Stanley Kubrick était au début de sa carrière un réalisateur qui en voulait et qui souhaitait innover dans son art. Ses deux premiers essais ne furent concluant, toutefois, ils ont menés à la réussite de son troisième projets, l’œuvre de la maturité pour le jeune réalisateur.
Avec L'Ultime Razzia, Kubrick prend de la confiance et affirme son style. Son expérience de photographe se ressent dans le sens du cadrage et dans la photographie, notamment dans la gestion de la lumière. Avec une base aussi solide, il peut se permettre de tenter des choses bien que certaines idées soient loin d'être pertinentes. Le combat de Maurice au bar du champ de course est filmé en caméra épaule. Voulant ajouter du dynamisme à la séquence, ce choix semble cependant étrange car quasiment hors propos avec la réalisation léchée du reste du métrage. Néanmoins, c'est en tant que conteur que le réalisateur s'améliore. En effet, le film tire sa force de son métrage. Le récit n'est pas linéaire, le montage jonglant entre le passé et le présent pour nous présenter la préparation du casse via différents points de vues. C'est un choix audacieux pour une œuvre des années 1950 mais un choix réussit car il dessert le plan des braqueurs, celui-ci étant d'une incroyable minutie.

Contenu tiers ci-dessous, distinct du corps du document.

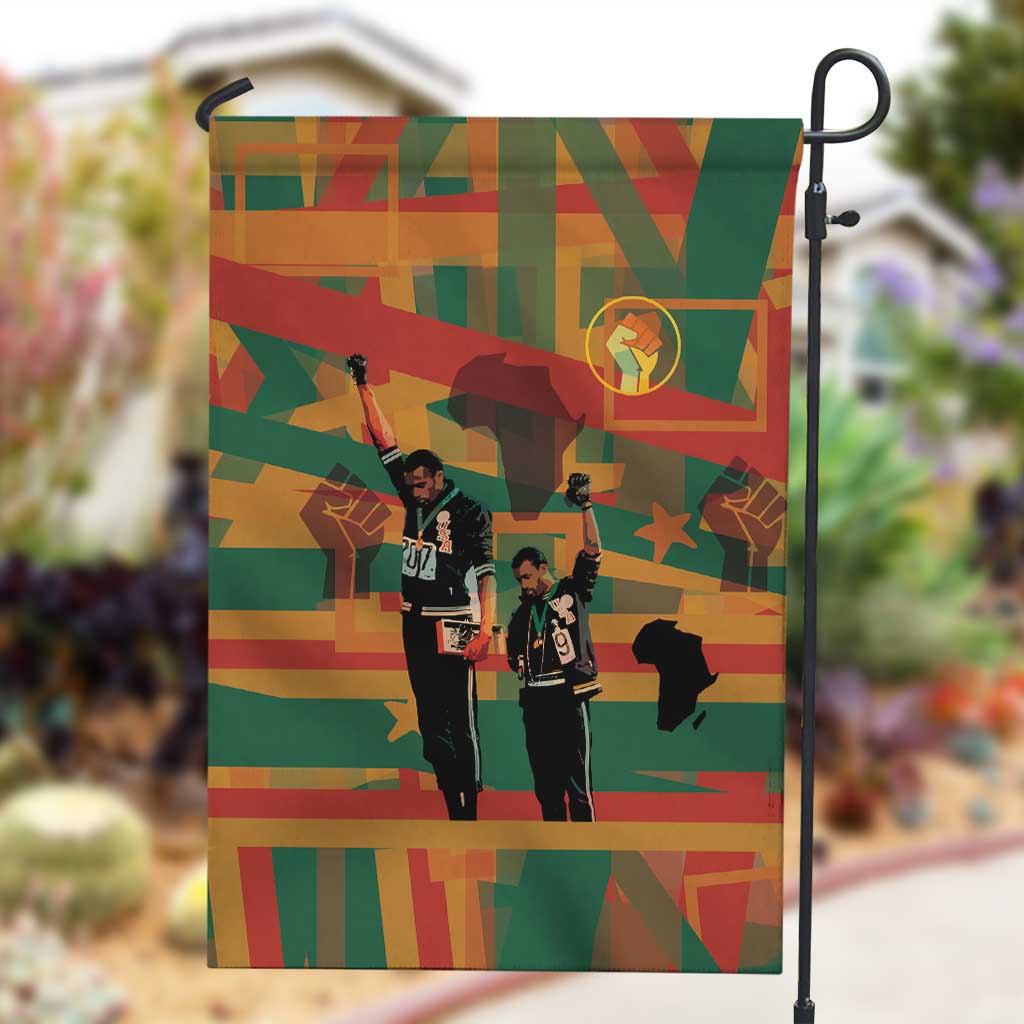 African American 1968 Garden Flag Black Power Fists of Freedom DT03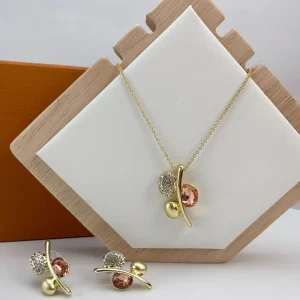 Yuminglai Dubai Jewelry Sets High Class Unique Pendants with Earrings Fashion Jewelry for Lady Gift
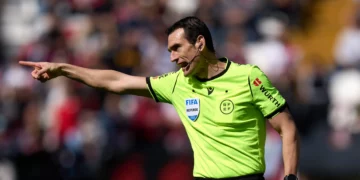 Kombëtarja në “duart” e spanjollëve, UEFA cakton arbitrat e ndeshjes Ukrainë – Shqipëri (EMRAT)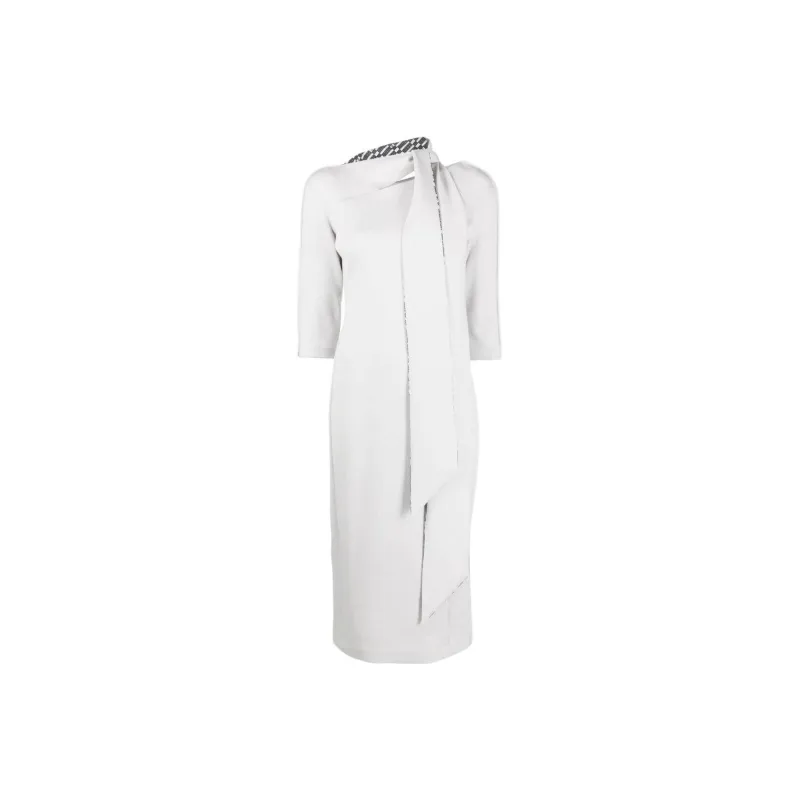 GIORGIO ARMANI Long Sleeved Dresses Women's White-0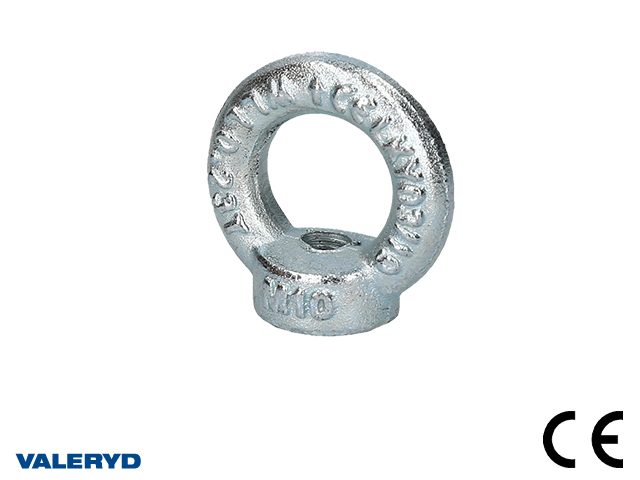 Lyftöglemutter, DIN582, WLL 230Kg, M10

Tout dans le métrage nous laisse penser que le braquage va se dérouler comme prévu : à chaque changement de point de vue, une voix off nous indique l'heure et le jour de l'action qui va se dérouler sous nos yeux ; nous revivons au fil du film les mêmes plans mais à chaque fois avec un nouveau regard pour nous montrer que tout se tient selon le plan. Cependant, les braqueurs et le montage n'ont pu prévoir les imprévus dépassant le cadre de l’œuvre filmique. L'Ultime Razzia est un film noir, et tout comme bon film du genre il y a une certaine fatalité qui plane autour de ces personnages. Ce triste destin sera représenté par la figure de la femme fatale qui causera leur perte. A l'image d'un véritable chat noir, les braqueurs subiront le courroux de la malchance via des signes du destin complètement imprévisibles. L'exemple le plus parlant est le cas du sniper qui décédera à cause d'un fer à cheval ayant crevé la roue de son véhicule. Ce plan si minutieux va dérailler et cela sera dévoilé par la réalisation. Il y a une certaine fluidité dans les plans, particulièrement dans les longs travellings suivant les personnages. Le déroulé du braquage est à l'image de ceux-ci, fluide et sans accroc jusqu'à ce qu'une cassure se fasse. A chaque moment de tension – comme lorsque les braqueurs se feront tuer – le montage s’accélère avec de nombreuses coupes pour souligner l'échec des opérations. A vrai dire, malgré toutes les armes qu'utilise le métrage pour nous faire croire à la réussite du braquage, l'échec était prévu à l'avance. A de nombreuses reprises des barreaux apparaissent dans le champ. Lors de la première séquence où nous voyions Johnny, l'ombre derrière lui forme des barreaux, indiquant ainsi son destin.
L'Ultime Razzia est la première grande œuvre d'un grand réalisateur. C'est la naissance de ce que deviendra Kubrick : un artiste ambitieux, ne souhaitant jamais être enfermé dans une case, et voulant constamment innover.